» **EXTRAIT FOURNI**
3-Depuis les années 1970, dans les pays francophones par exemple, comme c'est le cas avec le livre de Landry Hazoumé et celui de Pascal Lissouba, pour ne citer que les tous premiers, ont montré que l'appartenance ethnique est instrumentalisée par les élites politiques pour la conquête et la conservation du pouvoir. Ainsi on remarque dans un certain nombre de pays, que les partis politiques sont d'abord ethniques, surtout quand il ne s'agit pas des anciens partis uniques, même si dans ce dernier cas il y a toujours une domination de l'appareil de l'ancien parti unique par les membres de l'ethnie du chef de l'Etat.

» **MATÉRIAUX RÉUNIS**
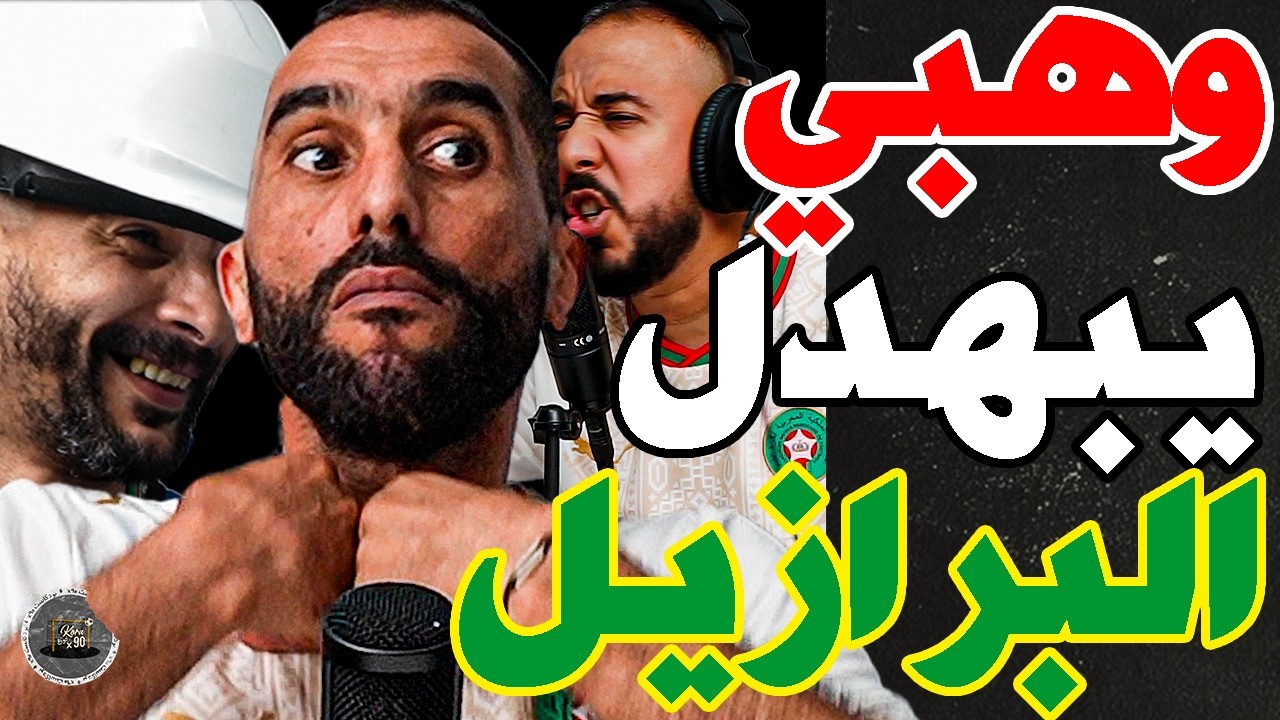 بورزوق يهلل ببوعدي ويرد مع فتاح: بوعدي؟سكت لنا فمنا؟غلطنا؟طيح فنسيوس على راسو؟وهبي؟رجع برازيل زركين؟ cover art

» **CE QU'IL FAUT FAIRE**
D'après l'extrait fourni, dans quel but les élites politiques instrumentalisent-elles l'appartenance ethnique ?

» **VOTRE RÉPONSE**
Pour la conquête et la conservation du pouvoir.